Anticipant sur la suite de cet ouvrage, nous avons très-succinctement démontré que les théories de Malthus et de Ricardo n’ont pas d’application, du moins universelle, à l’époque du monde où nous vivons. Il en est de même de la théorie de Turgot et de toute l’école anglaise sur le salaire, sur ce que celle-ci appelle « le salaire naturel ». On se souvient des termes où a été formulée cette prétendue loi d’airain. « En tout genre de travail, il doit arriver et il arrive, en effet, que le salaire de l’ouvrier se borne à ce qui lui est nécessaire pour lui procurer sa subsistance[10]. » Cette formule est sœur, en

quelque sorte, de celle d’Adam Smith qui dit : « À la longue, le maître ne peut pas plus se passer de l’ouvrier que l’ouvrier du maître, mais le besoin qu’il en a n’est pas aussi urgent. »

Cette maxime est encore un exemple des grands inconvénients scientifiques que présentent les généralisations précipitées. Vraie peut-être, sur certains points du moins, il y a un siècle, la formule d’Adam Smith est généralement fausse aujourd’hui. Cela sera démontré plus loin.

Le développement de la civilisation a singulièrement modifié la situation respective de l’ouvrier et du patron. L’adage d’Adam Smith, la théorie du salaire naturel sont des réminiscences d’un temps où le plus grand nombre des hommes croupissait dans un état de servitude mentale et d’incapacité légale. Il y a moins de vérité encore dans ces formules de Smith ou de Turgot que dans les théories de Malthus et de Ricardo, et cependant nous n’avons pas dissimulé combien celles-ci nous paraissent exagérées et prématurées.

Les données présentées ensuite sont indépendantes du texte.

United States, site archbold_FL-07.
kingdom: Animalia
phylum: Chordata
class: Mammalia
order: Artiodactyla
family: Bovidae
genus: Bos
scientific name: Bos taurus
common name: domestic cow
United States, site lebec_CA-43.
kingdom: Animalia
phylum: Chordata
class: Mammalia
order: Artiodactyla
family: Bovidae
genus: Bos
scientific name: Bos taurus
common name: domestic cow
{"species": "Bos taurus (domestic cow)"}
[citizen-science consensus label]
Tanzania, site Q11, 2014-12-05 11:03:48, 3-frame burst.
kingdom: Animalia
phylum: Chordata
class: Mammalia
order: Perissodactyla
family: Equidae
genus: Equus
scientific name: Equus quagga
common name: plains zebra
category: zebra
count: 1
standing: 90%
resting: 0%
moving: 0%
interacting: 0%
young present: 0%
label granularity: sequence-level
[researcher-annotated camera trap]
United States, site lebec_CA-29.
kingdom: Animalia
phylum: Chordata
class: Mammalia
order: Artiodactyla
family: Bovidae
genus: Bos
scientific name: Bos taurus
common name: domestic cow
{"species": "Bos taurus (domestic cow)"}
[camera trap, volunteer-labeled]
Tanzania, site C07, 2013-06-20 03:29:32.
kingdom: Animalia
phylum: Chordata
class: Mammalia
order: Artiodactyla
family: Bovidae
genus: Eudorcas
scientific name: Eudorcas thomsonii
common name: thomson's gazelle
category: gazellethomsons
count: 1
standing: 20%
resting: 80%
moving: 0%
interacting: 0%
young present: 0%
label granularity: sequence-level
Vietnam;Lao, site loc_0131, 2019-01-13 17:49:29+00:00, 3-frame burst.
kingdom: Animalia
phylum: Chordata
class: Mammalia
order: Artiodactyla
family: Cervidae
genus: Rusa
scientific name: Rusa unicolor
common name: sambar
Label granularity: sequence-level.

Plaçons-nous à l’époque actuelle, dans le dernier quartier du xixe siècle, non pas à l’époque où vivaient encore les institutions du moyen âge, ni à celle où naissait avec peine et se débrouillait, au milieu d’une sorte de chaos, la grande industrie agglomérée. N’anticipons pas non plus sur cette époque reculée, distante de nous de plusieurs siècles, où la terre tout entière, dans ses moindres recoins, sera habitée, où chaque parcelle du sol aura son occupant, et où le grand fleuve de l’industrie humaine, suivant la magnifique image de Stuart Mill, aboutira à cette mer stagnante que l’on appelle l’état stationnaire. Bornons nos méditations et nos regards à la période caractéristique de l’histoire du monde où nous venons à peine d’entrer il y a un demi-siècle et où l’humanité restera pendant quelques centaines d’années ; en vérité, cette étendue de temps suffit pour occuper nos esprits finis ce sont des perspectives assez vastes pour que l’observation s’y restreigne.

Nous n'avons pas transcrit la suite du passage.